Ausgangstext
================

Die Staatspräsidentin betont nach der Tour, dass Korruption nur bekämpft werden könne, wenn dies auch als gesellschaftliches Ziel definiert sei. Die Korruptionsfälle der letzten Jahre hätten dem Staatshaushalt der Republik, dem Vertrauen in den Staat und nicht zuletzt dem Gesamtbild der Republik nach außen geschadet.

Die Chefredakteurin von ZdG führt weiter bis ans Ende des Parcours: „Das Thema der Ausstellung wiegt schwer – es muss aber auch etwas zu lachen geben. Denn über das Phänomen Korruption muss man auch lachen. Deswegen haben wir uns für das Ausstellungselement ‘Licht am Ende des Tunnels’ entschieden. Hier zeigen wir, dass es eine schöne Zukunft geben kann, wenn wir die Korruption bekämpfen“.

================

Aufgabenstellung
Setzen Sie den Ausgangstext über die Korruptionsausstellung im Anschluss an seinen letzten Satz fort.

Angezeigte Datensätze

================

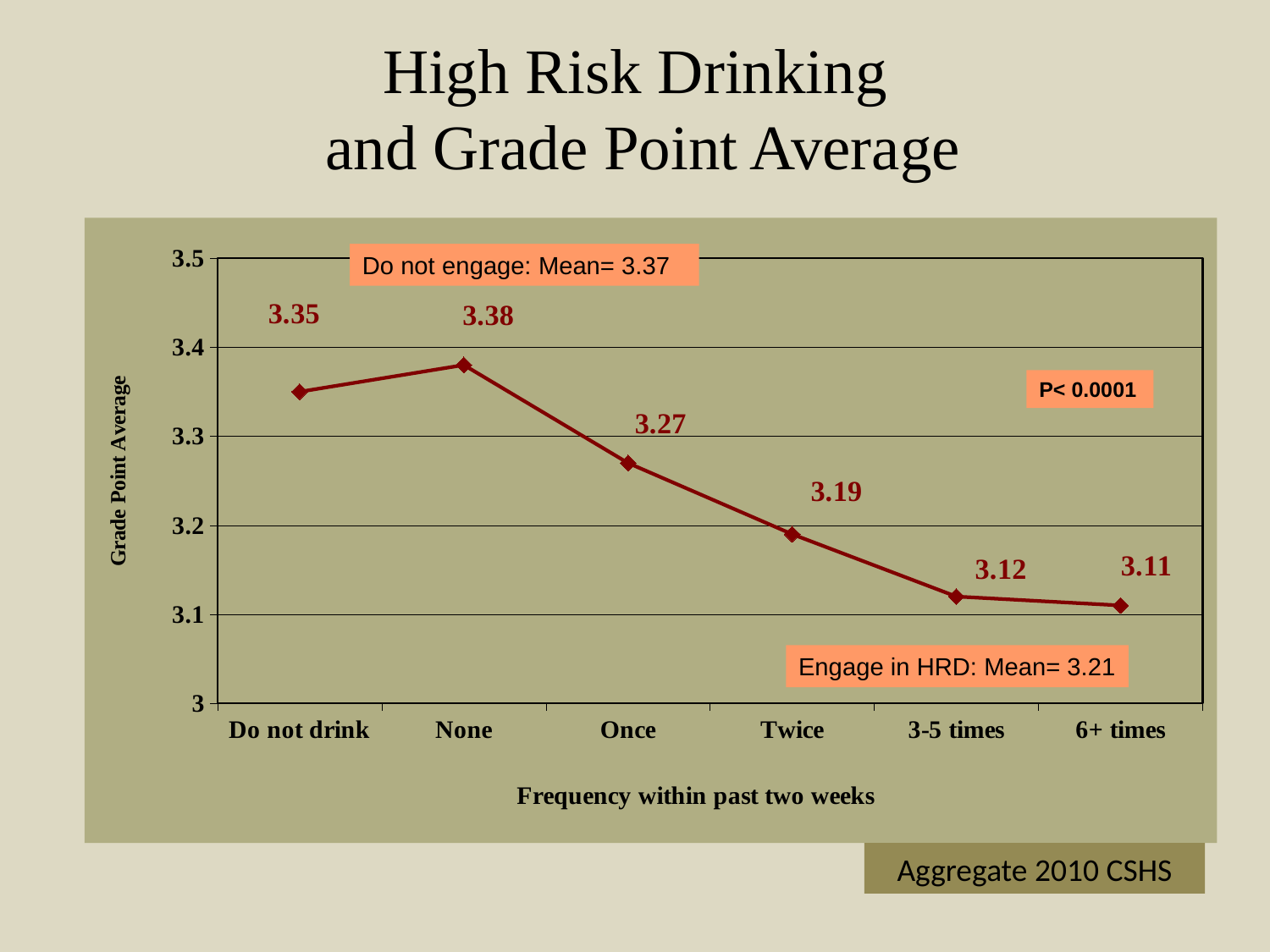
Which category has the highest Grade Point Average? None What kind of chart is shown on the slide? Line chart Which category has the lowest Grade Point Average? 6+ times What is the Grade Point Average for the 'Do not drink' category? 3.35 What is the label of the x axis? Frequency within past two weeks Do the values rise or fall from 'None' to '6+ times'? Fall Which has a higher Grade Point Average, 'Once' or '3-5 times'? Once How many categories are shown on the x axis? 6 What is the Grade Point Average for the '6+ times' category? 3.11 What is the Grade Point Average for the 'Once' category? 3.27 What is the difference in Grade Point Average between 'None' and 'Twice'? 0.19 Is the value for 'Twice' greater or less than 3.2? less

================

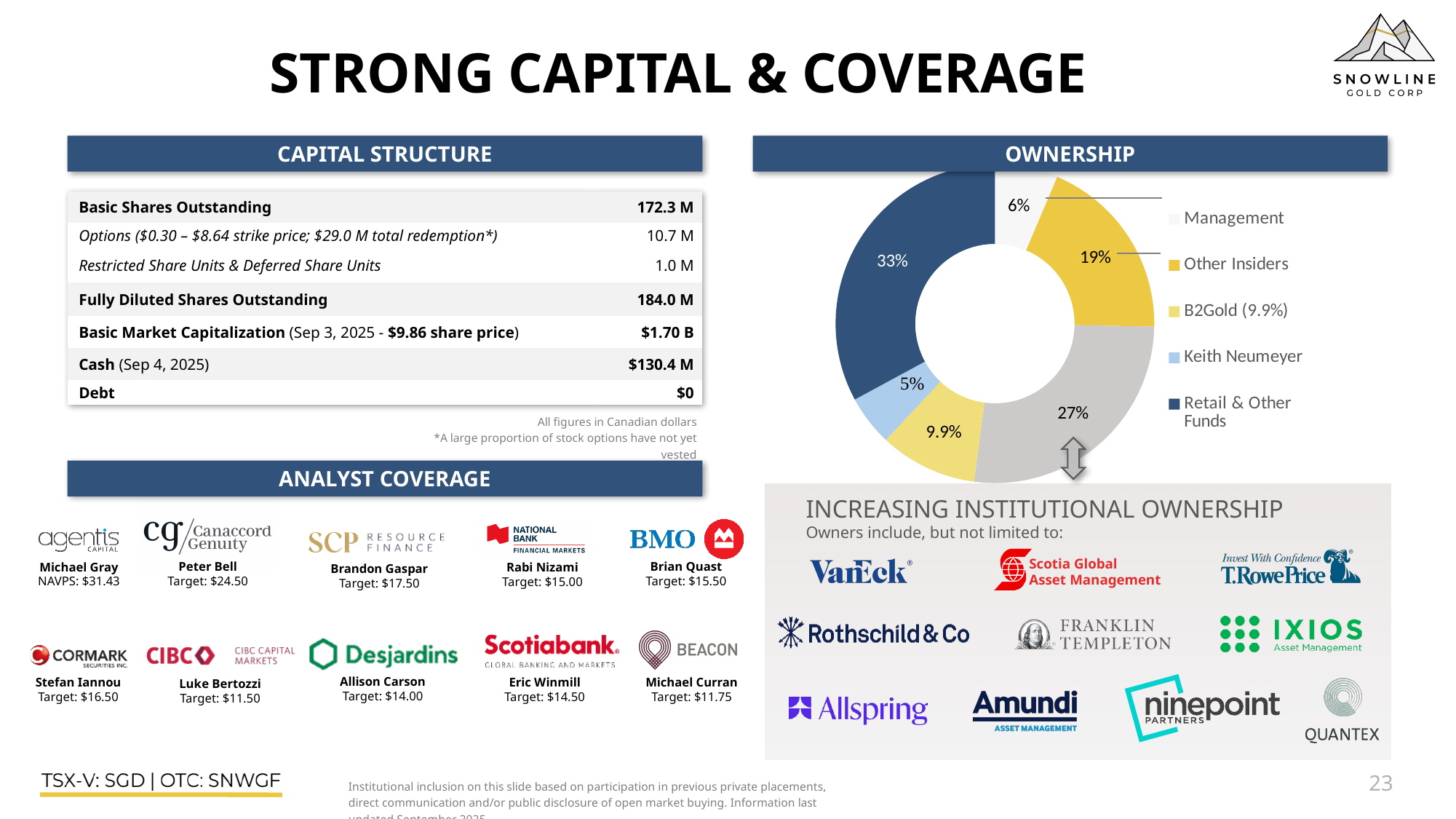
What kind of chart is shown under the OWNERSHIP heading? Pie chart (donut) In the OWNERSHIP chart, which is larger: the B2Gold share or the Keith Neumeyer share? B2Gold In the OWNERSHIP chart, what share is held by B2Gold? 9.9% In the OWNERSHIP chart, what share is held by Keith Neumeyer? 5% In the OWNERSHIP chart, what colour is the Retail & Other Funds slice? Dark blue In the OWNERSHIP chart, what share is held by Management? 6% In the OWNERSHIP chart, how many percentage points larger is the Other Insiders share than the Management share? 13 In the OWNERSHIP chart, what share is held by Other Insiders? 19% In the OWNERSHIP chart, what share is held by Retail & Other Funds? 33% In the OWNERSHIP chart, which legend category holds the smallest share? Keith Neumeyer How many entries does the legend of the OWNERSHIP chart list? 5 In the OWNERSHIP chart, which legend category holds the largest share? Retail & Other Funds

================

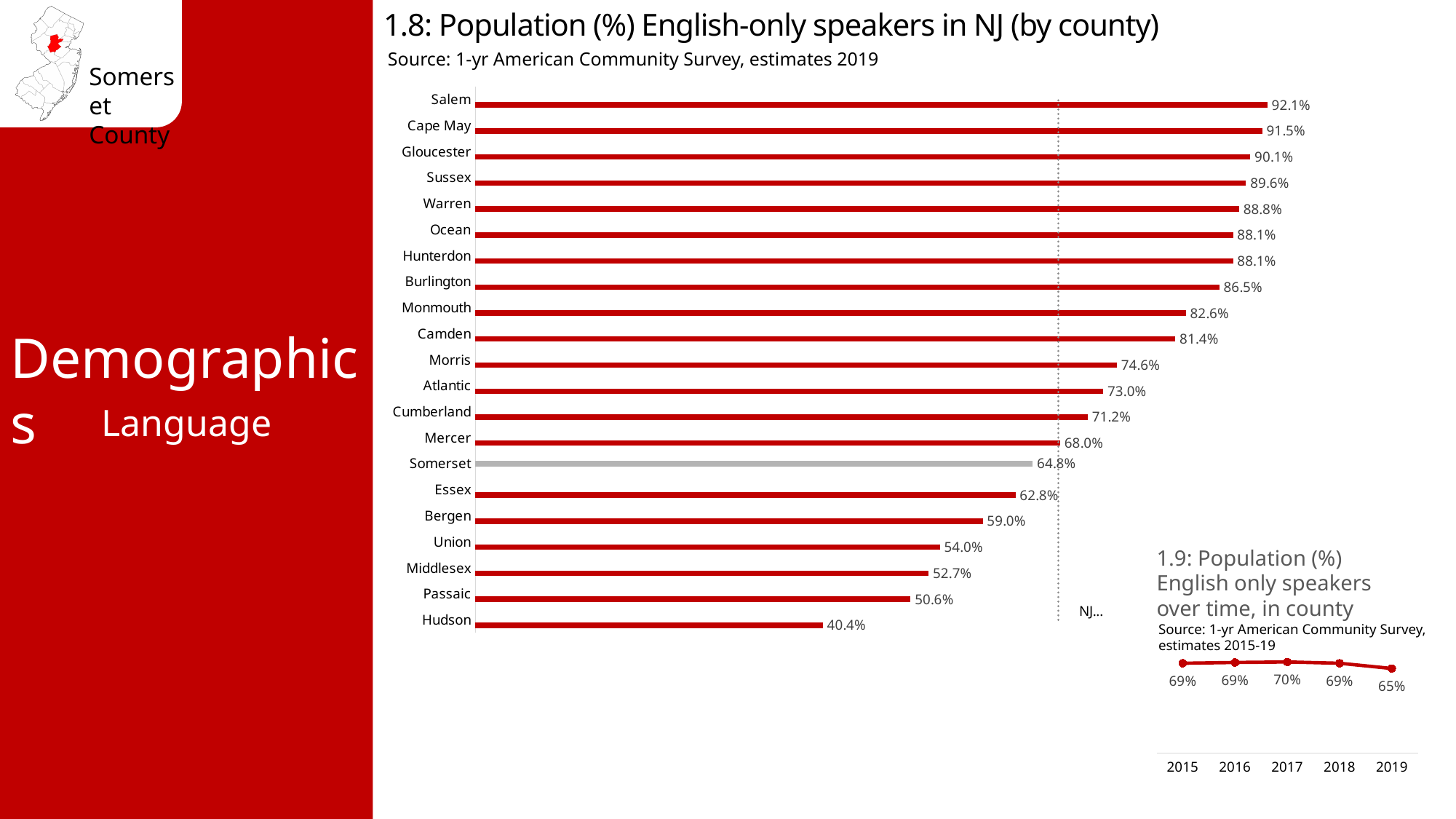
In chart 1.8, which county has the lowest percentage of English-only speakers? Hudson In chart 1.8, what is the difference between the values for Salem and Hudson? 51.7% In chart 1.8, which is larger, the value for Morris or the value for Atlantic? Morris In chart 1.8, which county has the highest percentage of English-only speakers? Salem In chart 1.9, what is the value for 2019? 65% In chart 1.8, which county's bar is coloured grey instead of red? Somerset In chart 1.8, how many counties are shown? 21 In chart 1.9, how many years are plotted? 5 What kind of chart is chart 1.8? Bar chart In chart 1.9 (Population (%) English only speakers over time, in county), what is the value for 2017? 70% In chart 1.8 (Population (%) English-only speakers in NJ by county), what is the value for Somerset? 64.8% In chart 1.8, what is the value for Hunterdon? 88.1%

================

Erwartete Antwort
Am Ende der Ausstellung gibt es die Möglichkeit, durch ein Teleskop zu schauen. Dabei ist der Schriftzug „Integre Republik Moldau“ zu sehen. Beim Verlassen der Ausstellung bleibt so die Hoffnung auf ein Leben ohne korrupte Strukturen – Journalistinnen und Journalisten in der Republik Moldau kämpfen jeden Tag dafür.